Bentuk jaminan pemilih untuk dapat menggunakan hak pilihnya adalah tersedianya DPT yang akurat. Apabila pemilih telah terdaftar, pada hari pemungutan suara mereka mendapat jaminan untuk dapat menggunakan hak pilihya. Namun sebaliknya, bila pemilih tidak terdaftar dalam DPT, mereka potensial kehilangan hak pilihnya.

Menegakkan Hak Pilih

Tujuan utama sistem keadilan Pemilu adalah menjamin kebijakan dan tindakan yang diambil stakeholders (utamanya Pemerintah dan Penyelenggara Pemilu) dalam proses Pemilu selalu sesuai dengan kerangka hukum demi menegakkan hak pilih warga negara. Karena itulah, kerja-kerja Penyelenggara Pemilu yang berintegritas dengan fasilitasi Pemerintah menjadi salah satu standar integritas penyelenggaraan Pemilu.

Menurut Ramlan Surbakti, integritas Pemilu jika pelaksanaannya berdasarkan kepastian hukum yang dirumuskan sesuai asas Pemilu demokratis. Pemilu berintegritas adalah Pemilu yang jauh dari praktik manipulasi Pemilu (electoral fraud), seperti penyimpangan lain termasuk manipulasi perhitungan suara, pendaftaran pemilih secara ilegal, intimidasi terhadap pemilih. Manipulasi pemilihan seperti mencegah warga yang berhak memilih untuk memberikan suara secara bebas bahkan ada kalanya mencegah warga untuk memilih.[2]

Integritas Pemilu terlihat jika Pemilu terlaksana berdasarkan prinsip Pemilu demokratis dan penegakan hak pilih dan kesetaraan politik dengan Penyelenggara Pemilu yang profesional, tidak memihak dan senantiasa transparan. Demikian seharusnya jika ingin mewujudkan integritas Pemilu, maka jaminan hak untuk memilih dan dipilih dengan kerangka hukum yang mengakomodir semua warga negara yang memenuhi syarat bisa ikut dalam Pemilu tanpa diskriminasi.

Tugas Anda:
- a) Sebutkan semua sifat Penyelenggara Pemilu yang disebutkan dalam teks bacaan sebagai ciri terlihatnya integritas Pemilu.
- b) Jawablah pertanyaan berikut berdasarkan teks bacaan.
(i) Apa bentuk jaminan pemilih untuk dapat menggunakan hak pilihnya?
(ii) Siapa saja stakeholders utama yang disebutkan dalam tujuan sistem keadilan Pemilu?
(iii) Menurut Ramlan Surbakti, Pemilu berintegritas jauh dari praktik apa?
Data di bawah ini diambil dari sumber yang berbeda.

Data Tersimpan:
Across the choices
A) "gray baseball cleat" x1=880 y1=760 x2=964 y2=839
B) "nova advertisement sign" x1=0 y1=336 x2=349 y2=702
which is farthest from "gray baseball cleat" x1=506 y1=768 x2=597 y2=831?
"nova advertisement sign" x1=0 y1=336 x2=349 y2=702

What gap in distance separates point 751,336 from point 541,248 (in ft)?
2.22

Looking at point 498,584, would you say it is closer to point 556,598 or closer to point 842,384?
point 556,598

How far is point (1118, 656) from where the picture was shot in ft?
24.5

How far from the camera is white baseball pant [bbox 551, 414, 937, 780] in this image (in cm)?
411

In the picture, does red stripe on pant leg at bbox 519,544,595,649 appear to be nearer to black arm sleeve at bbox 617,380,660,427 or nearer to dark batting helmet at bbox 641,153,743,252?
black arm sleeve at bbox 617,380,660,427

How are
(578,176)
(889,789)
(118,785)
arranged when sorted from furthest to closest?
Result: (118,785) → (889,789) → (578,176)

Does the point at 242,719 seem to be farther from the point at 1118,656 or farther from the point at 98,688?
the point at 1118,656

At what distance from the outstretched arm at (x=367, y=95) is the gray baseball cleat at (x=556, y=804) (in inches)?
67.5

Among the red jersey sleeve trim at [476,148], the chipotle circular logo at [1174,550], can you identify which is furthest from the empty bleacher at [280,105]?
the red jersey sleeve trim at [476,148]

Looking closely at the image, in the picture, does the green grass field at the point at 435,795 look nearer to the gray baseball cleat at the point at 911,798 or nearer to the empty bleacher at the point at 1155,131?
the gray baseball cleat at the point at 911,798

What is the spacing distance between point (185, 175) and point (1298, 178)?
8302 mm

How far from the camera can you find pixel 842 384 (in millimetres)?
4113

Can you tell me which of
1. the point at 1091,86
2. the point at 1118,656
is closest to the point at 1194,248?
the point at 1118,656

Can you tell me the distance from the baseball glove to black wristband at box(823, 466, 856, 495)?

Jawaban Lengkap:
- a) Profesional, tidak memihak, dan senantiasa transparan.

- b)
(i) Tersedianya DPT yang akurat.
(ii) Pemerintah dan Penyelenggara Pemilu.
(iii) Praktik manipulasi Pemilu (electoral fraud).